= Passage to read =

════════════════

Our taste buds are able to experience the four basic flavours – sweet, salty, sour and bitter. Umami is known as the fifth taste, that hard to describe deliciousness you can taste when eating certain Asian foods or hearty, meaty meals.
Although umami is a relatively recent term (officially named as the fifth taste in 1980), it actually dates back to over 100 years ago when it was first defined by Japanese scientist Kikunae Ikeda in 1908. The word translates from Japanese to ‘pleasant, savoury taste’ or ‘yummy’. Things like seafood, fatty meats like steak, aged cheese like parmesan, seaweed, miso and mushrooms all contain high levels of L-glutamate and therefore have that umami flavour.
As umami is a flavour and not an ingredient, it’s not possible to give it a nutritional profile. It’s the main flavour in both healthy and unhealthy foods. For example, umami flavour is found in high-sodium food like soy sauce, ketchup and cured meats. It’s also found in healthy food like kimchi, shellfish, cabbage, mushrooms, tomatoes and asparagus.
When foods are aged or are cooked under the heat of an open flame, the proteins in them go through a molecular change. Proteins are broken down into different units, one of which is a molecule called L-glutamate which creates the umami flavour. It works the same way as the other flavours do – when an L-glutamate molecule binds to specific receptors on your tongue, a chain reaction of chemical processes occurs, resulting in that savoury taste.

════════════════

= Dataset entries =
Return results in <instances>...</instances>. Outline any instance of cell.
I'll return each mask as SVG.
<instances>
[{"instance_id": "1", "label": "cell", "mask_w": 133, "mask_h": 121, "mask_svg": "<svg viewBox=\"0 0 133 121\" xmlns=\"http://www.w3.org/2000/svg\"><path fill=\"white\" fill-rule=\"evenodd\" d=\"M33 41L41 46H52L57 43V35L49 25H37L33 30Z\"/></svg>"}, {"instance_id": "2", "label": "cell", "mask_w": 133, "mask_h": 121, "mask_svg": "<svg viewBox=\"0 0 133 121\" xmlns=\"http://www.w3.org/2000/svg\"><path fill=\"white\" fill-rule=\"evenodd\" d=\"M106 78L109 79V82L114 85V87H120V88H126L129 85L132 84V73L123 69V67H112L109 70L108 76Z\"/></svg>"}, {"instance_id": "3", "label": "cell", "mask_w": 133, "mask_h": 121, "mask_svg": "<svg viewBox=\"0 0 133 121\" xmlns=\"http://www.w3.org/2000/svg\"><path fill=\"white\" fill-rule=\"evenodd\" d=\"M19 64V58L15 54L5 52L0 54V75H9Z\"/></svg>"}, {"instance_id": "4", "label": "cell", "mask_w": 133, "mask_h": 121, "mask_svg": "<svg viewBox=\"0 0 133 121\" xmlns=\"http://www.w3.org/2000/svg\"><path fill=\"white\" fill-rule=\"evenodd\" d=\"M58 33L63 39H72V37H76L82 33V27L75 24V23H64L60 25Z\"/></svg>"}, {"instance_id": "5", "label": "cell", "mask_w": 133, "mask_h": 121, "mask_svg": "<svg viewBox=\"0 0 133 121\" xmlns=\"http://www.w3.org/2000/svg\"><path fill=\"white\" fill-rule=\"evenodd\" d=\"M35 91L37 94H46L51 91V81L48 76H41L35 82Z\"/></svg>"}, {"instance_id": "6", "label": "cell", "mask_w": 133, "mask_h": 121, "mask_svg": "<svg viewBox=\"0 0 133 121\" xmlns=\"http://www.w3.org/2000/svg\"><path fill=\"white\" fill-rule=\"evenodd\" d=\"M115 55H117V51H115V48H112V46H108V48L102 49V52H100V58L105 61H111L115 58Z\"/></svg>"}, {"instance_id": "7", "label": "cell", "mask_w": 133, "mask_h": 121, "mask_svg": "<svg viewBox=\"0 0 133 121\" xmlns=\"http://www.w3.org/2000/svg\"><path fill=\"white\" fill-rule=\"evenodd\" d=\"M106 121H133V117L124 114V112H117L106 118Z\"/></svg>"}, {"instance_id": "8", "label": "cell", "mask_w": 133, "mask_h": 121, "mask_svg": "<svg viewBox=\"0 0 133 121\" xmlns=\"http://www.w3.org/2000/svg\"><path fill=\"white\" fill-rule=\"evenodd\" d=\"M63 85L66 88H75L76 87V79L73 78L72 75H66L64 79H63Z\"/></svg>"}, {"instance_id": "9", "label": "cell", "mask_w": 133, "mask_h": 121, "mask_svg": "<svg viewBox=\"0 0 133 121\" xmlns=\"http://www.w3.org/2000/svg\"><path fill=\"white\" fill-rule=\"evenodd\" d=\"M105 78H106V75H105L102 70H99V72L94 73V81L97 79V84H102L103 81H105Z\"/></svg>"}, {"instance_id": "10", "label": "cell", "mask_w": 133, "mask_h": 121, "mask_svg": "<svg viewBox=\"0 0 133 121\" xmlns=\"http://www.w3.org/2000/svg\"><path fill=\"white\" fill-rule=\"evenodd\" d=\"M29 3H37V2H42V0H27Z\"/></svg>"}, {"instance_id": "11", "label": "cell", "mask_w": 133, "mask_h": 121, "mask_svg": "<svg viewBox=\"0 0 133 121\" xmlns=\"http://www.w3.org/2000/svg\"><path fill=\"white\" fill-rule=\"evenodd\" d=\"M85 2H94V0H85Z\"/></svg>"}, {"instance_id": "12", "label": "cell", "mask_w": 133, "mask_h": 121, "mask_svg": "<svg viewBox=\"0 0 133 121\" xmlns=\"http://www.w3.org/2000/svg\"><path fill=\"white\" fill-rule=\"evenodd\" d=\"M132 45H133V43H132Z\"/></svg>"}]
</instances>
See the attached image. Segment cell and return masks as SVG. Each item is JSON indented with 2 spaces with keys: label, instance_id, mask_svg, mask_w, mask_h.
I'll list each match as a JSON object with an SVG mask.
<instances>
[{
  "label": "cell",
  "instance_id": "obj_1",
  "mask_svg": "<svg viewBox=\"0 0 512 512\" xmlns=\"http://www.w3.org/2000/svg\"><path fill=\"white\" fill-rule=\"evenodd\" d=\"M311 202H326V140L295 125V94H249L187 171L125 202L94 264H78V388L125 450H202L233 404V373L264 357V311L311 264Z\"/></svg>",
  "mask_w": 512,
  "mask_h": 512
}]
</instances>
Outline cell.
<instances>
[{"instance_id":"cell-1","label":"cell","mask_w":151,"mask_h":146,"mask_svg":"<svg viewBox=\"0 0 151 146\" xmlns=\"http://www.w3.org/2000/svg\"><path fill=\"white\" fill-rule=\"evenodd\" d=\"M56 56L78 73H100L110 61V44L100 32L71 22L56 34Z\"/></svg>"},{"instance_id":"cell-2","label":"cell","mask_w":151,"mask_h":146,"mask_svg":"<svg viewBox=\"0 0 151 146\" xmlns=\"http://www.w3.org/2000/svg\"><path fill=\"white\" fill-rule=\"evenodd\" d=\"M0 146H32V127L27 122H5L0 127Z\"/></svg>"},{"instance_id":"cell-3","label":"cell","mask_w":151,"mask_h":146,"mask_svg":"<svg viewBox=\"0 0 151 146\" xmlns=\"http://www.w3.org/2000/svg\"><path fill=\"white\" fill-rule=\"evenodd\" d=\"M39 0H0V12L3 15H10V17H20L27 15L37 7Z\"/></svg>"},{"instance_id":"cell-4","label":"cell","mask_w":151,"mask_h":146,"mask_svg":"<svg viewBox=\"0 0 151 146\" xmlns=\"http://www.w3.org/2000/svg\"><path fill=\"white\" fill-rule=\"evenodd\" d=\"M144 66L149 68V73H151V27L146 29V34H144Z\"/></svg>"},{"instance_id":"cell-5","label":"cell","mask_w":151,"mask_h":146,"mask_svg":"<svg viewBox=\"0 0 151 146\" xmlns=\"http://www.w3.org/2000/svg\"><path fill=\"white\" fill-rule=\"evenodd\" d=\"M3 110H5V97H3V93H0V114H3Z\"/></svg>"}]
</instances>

════════════════

= List of tasks =
a. List the healthy foods that the umami passage says have umami flavor.
b. According to the umami passage, in what year did Kikunae Ikeda first define umami?
c. Please continue the umami passage from its final sentence.
The records have no connection to the passage about umami.

= Answers by item =
a. Kimchi, shellfish, cabbage, mushrooms, tomatoes, asparagus

b. 1908

c.
When Ikeda defined umami, he wanted to find a way to make it commercially available so that people could add the flavour to their own cooking – this became monosodium glutamate, or MSG. This is the sodium salt found in glutamic acid, an amino acid found in tomatoes, grapes, cheese and mushrooms. MSG is an additive used to enhance the flavour of dishes, and is commonly found in Chinese cuisine, stock cubes, ramen and even Doritos or Pringles. It was originally made with seaweed broth, but is now made from fermented starch and sugar cane.
MSG is a controversial ingredient and you may have heard of adverse reactions to food containing MSG which include headaches, heart palpitations and nausea – however, researchers haven’t found definitive evidence of the link between MSG and these symptoms. While there are many misconceptions and inconclusive research about the safety of MSG, it’s becoming more widely used in the food industry.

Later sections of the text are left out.